E-book
12.6
drukowana A5
17.55
Sztuka pisania intencji

Bezpłatny fragment - Sztuka pisania intencji


Objętość:
42 str.
ISBN:
978-83-8440-084-5
E-book
za 12.6
drukowana A5
za 17.55

Każda książka to krok w stronę zmiany i inspiracji. Jeśli chcesz iść dalej razem ze mną, zapraszam Cię na: samuelkaine.wixsite.com/samuel-kaine

Wstęp

Czy zdarzyło Ci się kiedyś zapisać coś w notesie, a potem… po jakimś czasie odkryć, że to się spełniło?

Może była to lista marzeń z czasów szkolnych. Może postanowienie noworoczne, które wcale nie miało sensu, a jednak zadziałało. A może zwykłe zdanie zapisane w kalendarzu, które dziś wydaje się prorocze.

Nie jest to magia. To intencja — prosty, ale potężny sposób, w jaki możesz porozumiewać się… sam ze sobą.

Bo prawda jest taka: świat reaguje na Twoje słowa, ale najpierw reaguje na nie Twój umysł i ciało. Kiedy coś zapisujesz, wysyłasz sygnał do podświadomości: „To jest dla mnie ważne. Zwróć na to uwagę.”

I właśnie wtedy zaczyna się zmiana.

Nie chodzi o to, żeby czekać na cud. Intencja to nie zaklęcie rodem z Harry’ego Pottera. To raczej kompas, który ustawia Cię w kierunku tego, czego naprawdę pragniesz. A kiedy wiesz, dokąd chcesz iść — nawet małe kroki zaczynają Cię tam prowadzić.

W tej książce pokażę Ci, jak pisać intencje tak, żeby działały. Bez zadęcia, bez ezoterycznych zaklęć, bez sztucznych „musisz”. Zamiast tego będzie:

— prosto i praktycznie,

— z przykładami, które możesz od razu wykorzystać,

— z ćwiczeniami, które nie zabiorą Ci godzin, a potrafią zmienić dzień.

Dowiesz się, jak uniknąć najczęstszych błędów, jak formułować intencje, które naprawdę mają moc, i jak sprawić, żeby pisanie stało się Twoim codziennym nawykiem — lekkim, przyjemnym i inspirującym.

▬▬▬▬▬▬▬▬▬▬

Wymagania zadań:
[a] Przepisz z tekstu o pisaniu intencji fragment od „Czy zdarzyło Ci się kiedyś” do „Cię tam prowadzić.”.
[b] Czym jest intencja według tekstu o pisaniu intencji, skoro nie jest zaklęciem?
[c] Pisz dalej tekst o pisaniu intencji od miejsca, w którym się urywa.
Wykaz nie ma żadnego związku z tymi poleceniami.

Zapisane dane:
▬▬▬▬▬▬▬▬▬▬

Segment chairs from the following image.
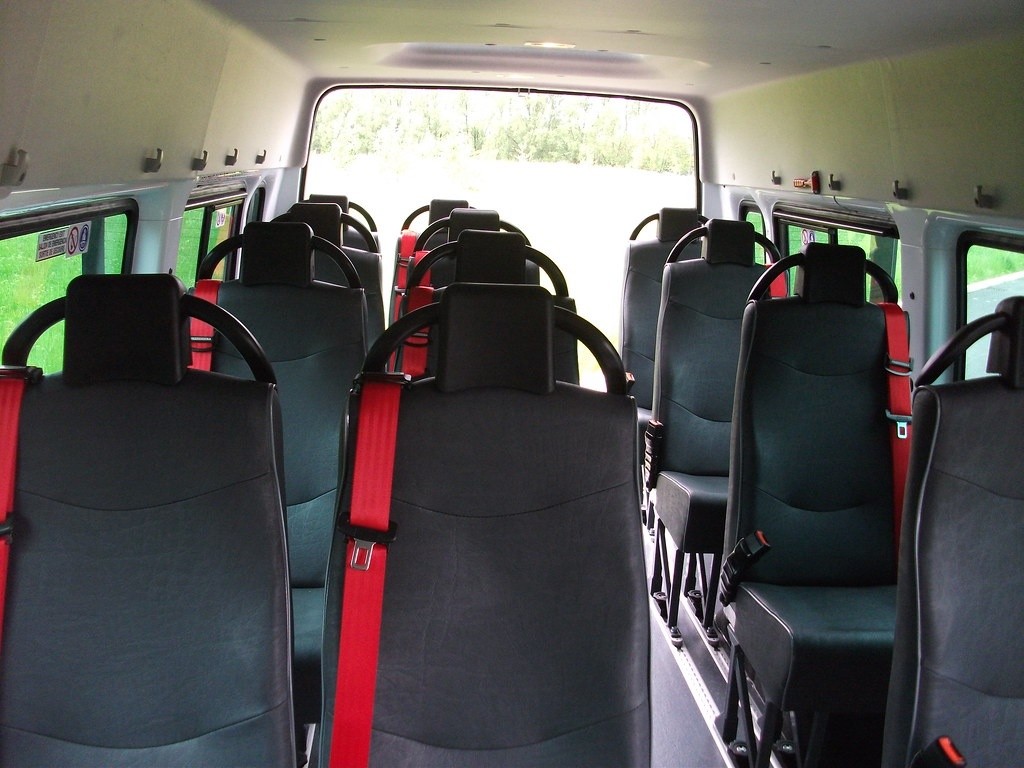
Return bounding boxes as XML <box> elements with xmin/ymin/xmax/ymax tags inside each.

▬▬▬▬▬▬▬▬▬▬

Odpowiedzi po kolei:
[a]
Czy zdarzyło Ci się kiedyś zapisać coś w notesie, a potem… po jakimś czasie odkryć, że to się spełniło?

Może była to lista marzeń z czasów szkolnych. Może postanowienie noworoczne, które wcale nie miało sensu, a jednak zadziałało. A może zwykłe zdanie zapisane w kalendarzu, które dziś wydaje się prorocze.

Nie jest to magia. To intencja — prosty, ale potężny sposób, w jaki możesz porozumiewać się… sam ze sobą.

Bo prawda jest taka: świat reaguje na Twoje słowa, ale najpierw reaguje na nie Twój umysł i ciało. Kiedy coś zapisujesz, wysyłasz sygnał do podświadomości: „To jest dla mnie ważne. Zwróć na to uwagę.”

I właśnie wtedy zaczyna się zmiana.

Nie chodzi o to, żeby czekać na cud. Intencja to nie zaklęcie rodem z Harry’ego Pottera. To raczej kompas, który ustawia Cię w kierunku tego, czego naprawdę pragniesz. A kiedy wiesz, dokąd chcesz iść — nawet małe kroki zaczynają Cię tam prowadzić.

[b] Kompasem, który ustawia Cię w kierunku tego, czego naprawdę pragniesz.

[c]
A co najważniejsze: to Ty stworzysz swoją osobistą księgę intencji — zapis, do którego zawsze będziesz mógł wrócić. Może stanie się Twoim pamiętnikiem marzeń. Może drogowskazem w trudnych chwilach. A może po prostu przyjemnym rytuałem, który doda Twojemu dniu sensu.

Ta książka nie obiecuje Ci cudów. Ale obiecuje Ci narzędzie, dzięki któremu to Ty sam zaczniesz je dostrzegać.

To jak — weźmiesz długopis i spróbujesz?

Rozdział 1. Czym jest intencja?

1.1. Intencja w prostych słowach

Intencja to nic innego jak świadome ukierunkowanie Twojej energii i uwagi.

Nie chodzi o to, żeby chcieć „wszystkiego i od razu”. Intencja jest jak latarka — kierujesz światło w jedno miejsce i nagle to, co było ciemne i rozproszone, staje się widoczne i wyraźne.

To nie magia. To decyzja. To wybór, na czym się skupiasz.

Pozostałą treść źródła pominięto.